Bytes spilled to local or remote storage. The intermediate Cartesian result set can easily exceed available memory, forcing Snowflake to spill to disk. This shows up in the query profile statistics.

Query Insights. Snowflake's built-in Query Insights system flags these patterns automatically in the web UI:

INEFFICIENT_JOIN_CONDITION — "The join contains a complex join condition that is evaluated after the data sets are joined."
EXPLODING_JOIN — The join produced significantly more rows than the input tables.

Snowflake query plan showing a cartesian join. — Snowflake flags nodes with poor query patterns.

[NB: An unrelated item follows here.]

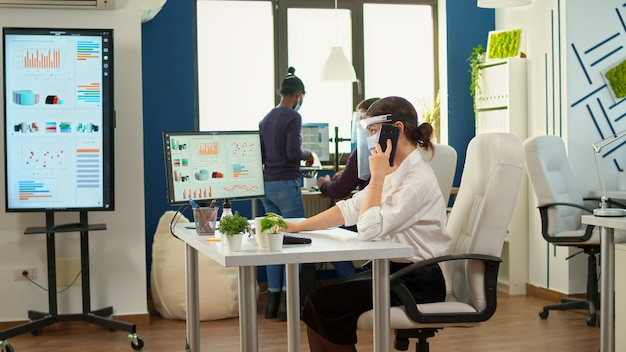 Freiberufler mit schutzmaske, der mit dem partner auf dem handy telefoniert, während der pandemie am schreibtisch im büroraum sitzt. multiethnische mitarbeiter, die in finanzunternehmen unter wahrung der sozialen distanz arbeiten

Four Real-World Patterns That Create Disjunctive Joins

These are the patterns that most often hide disjunctive or Cartesian joins in production SQL.

1. Multi-column entity matching

The most common case. You need to match on whichever identifier is available:

SELECT *
FROM orders o
JOIN customers c
  ON o.billing_customer_id = c.id
  OR o.shipping_customer_id = c.id;

2. Fuzzy or fallback matching

Join on a primary key, fall back to a secondary one:

SELECT *
FROM leads l
JOIN crm_contacts c
  ON l.email = c.email
  OR (l.email IS NULL AND l.phone = c.phone)
  OR (l.email IS NULL AND l.phone IS NULL AND l.first_name || l.last_name = c.full_name);

3. Look ups with date ranges

Lookups use BETWEEN to find the valid record at the time of the fact:

SELECT *
FROM fact_sales f
JOIN dim_product p
  ON f.product_id = p.product_id
  AND f.sale_date BETWEEN p.valid_from AND p.valid_to;

The equality on product_id helps, but the BETWEEN still forces a partial Cartesian product within each product group.

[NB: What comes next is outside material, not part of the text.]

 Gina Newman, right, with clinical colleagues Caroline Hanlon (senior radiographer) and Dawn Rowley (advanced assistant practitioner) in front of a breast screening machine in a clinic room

4. Date range overlap detection

Finding overlapping intervals is a natural OR/inequality pattern:

SELECT *
FROM reservations a
JOIN reservations b
  ON a.room_id = b.room_id
  AND a.check_in < b.check_out
  AND a.check_out > b.check_in
  AND a.id != b.id;

How to Fix Disjunctive Joins

Rewrite 1: UNION or UNION ALL (the primary fix)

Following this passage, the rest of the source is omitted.